:: RECORD EXTRACTS ::

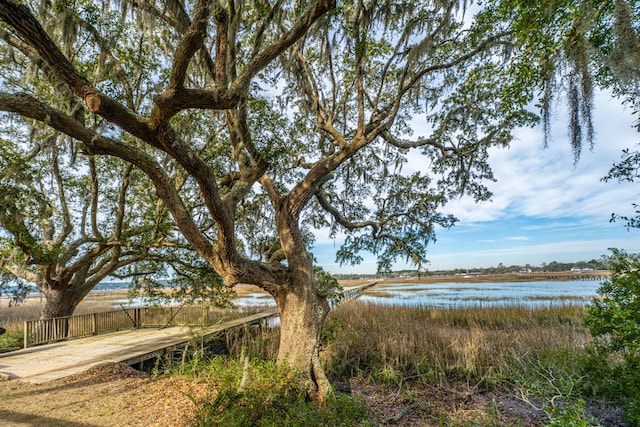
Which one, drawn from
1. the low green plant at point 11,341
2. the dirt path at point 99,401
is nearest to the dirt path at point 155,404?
the dirt path at point 99,401

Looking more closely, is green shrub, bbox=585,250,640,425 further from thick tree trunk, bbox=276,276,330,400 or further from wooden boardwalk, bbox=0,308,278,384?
wooden boardwalk, bbox=0,308,278,384

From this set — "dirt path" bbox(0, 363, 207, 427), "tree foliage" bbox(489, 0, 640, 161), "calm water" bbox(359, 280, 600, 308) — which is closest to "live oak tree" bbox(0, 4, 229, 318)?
"dirt path" bbox(0, 363, 207, 427)

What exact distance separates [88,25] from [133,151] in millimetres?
3606

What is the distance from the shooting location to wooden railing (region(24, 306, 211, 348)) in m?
8.71

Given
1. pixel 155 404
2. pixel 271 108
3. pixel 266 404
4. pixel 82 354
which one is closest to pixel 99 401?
pixel 155 404

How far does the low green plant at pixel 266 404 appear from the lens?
12.4 feet

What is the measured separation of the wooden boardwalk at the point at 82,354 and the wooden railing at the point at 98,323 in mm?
467

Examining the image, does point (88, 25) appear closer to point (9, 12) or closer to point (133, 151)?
point (133, 151)

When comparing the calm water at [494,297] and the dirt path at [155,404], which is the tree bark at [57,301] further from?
the calm water at [494,297]

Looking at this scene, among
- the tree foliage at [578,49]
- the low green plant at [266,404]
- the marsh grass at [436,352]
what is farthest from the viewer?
the marsh grass at [436,352]

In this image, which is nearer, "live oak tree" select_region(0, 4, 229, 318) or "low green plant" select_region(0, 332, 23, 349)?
"live oak tree" select_region(0, 4, 229, 318)

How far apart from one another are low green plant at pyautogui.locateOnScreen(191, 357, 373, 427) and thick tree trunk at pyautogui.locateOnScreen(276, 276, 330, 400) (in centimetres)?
24

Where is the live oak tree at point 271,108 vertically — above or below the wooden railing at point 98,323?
above

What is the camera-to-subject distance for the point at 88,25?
5.24 m
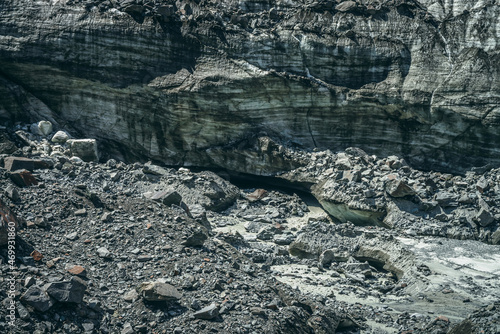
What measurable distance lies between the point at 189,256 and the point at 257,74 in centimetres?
847

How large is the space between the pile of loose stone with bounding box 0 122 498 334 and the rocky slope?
1559 millimetres

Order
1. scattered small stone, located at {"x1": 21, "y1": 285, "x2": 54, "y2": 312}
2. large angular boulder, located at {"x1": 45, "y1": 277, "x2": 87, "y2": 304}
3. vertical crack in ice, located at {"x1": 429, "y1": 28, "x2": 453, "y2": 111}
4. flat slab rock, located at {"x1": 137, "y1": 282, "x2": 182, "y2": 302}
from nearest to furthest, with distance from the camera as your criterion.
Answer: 1. scattered small stone, located at {"x1": 21, "y1": 285, "x2": 54, "y2": 312}
2. large angular boulder, located at {"x1": 45, "y1": 277, "x2": 87, "y2": 304}
3. flat slab rock, located at {"x1": 137, "y1": 282, "x2": 182, "y2": 302}
4. vertical crack in ice, located at {"x1": 429, "y1": 28, "x2": 453, "y2": 111}

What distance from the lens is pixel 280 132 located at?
1792 cm

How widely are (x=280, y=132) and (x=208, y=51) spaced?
3261 millimetres

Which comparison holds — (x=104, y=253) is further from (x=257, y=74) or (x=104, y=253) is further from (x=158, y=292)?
(x=257, y=74)

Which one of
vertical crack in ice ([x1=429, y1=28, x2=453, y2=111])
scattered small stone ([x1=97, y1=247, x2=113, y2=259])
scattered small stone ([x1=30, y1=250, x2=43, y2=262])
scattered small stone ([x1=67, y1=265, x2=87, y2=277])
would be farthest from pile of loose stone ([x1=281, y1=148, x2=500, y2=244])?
scattered small stone ([x1=30, y1=250, x2=43, y2=262])

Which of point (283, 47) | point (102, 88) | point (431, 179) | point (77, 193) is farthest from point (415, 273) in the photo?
point (102, 88)

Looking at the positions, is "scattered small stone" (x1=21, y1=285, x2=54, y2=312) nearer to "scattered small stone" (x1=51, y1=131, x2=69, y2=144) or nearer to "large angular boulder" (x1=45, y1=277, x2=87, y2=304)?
"large angular boulder" (x1=45, y1=277, x2=87, y2=304)

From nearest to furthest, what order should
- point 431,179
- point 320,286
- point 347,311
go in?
point 347,311, point 320,286, point 431,179

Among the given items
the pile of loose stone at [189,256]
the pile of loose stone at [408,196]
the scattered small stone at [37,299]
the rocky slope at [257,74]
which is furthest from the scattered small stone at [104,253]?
the rocky slope at [257,74]

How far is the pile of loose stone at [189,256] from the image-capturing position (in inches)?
340

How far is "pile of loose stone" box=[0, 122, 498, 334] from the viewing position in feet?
28.3

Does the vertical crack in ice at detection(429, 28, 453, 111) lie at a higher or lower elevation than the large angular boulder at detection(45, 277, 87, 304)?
higher

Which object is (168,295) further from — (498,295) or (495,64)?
(495,64)
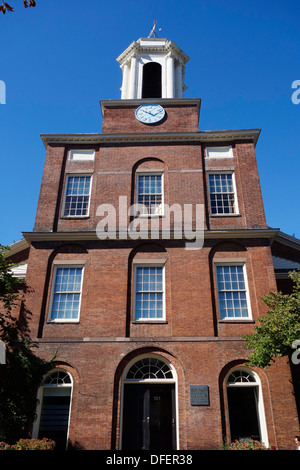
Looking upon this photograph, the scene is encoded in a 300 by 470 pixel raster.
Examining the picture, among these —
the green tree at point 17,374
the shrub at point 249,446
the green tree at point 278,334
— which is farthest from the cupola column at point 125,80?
the shrub at point 249,446

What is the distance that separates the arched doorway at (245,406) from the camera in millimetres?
14305

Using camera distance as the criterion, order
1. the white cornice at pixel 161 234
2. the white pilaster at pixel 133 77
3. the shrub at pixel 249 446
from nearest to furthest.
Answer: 1. the shrub at pixel 249 446
2. the white cornice at pixel 161 234
3. the white pilaster at pixel 133 77

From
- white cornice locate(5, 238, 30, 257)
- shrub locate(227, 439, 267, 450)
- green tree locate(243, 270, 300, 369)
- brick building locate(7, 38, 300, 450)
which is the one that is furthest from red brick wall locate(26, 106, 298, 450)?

:: WORK TO COMPLETE ::
Turn the records above, from the line with "What is the camera-to-subject" up to and including the line with "1559 millimetres", into a numbered list with blank lines left out. Leave the pictures out of your answer.

:: ANSWER TO THIS PROBLEM ::
1. What is the camera-to-subject distance for the point at 88,25?
2. 5.24 m
3. What measurable distance lies between the point at 189,256 and the point at 257,74 in centimetres?
4. 847
5. How large is the space between the pile of loose stone with bounding box 0 122 498 334 and the rocky slope?
6. 1559 millimetres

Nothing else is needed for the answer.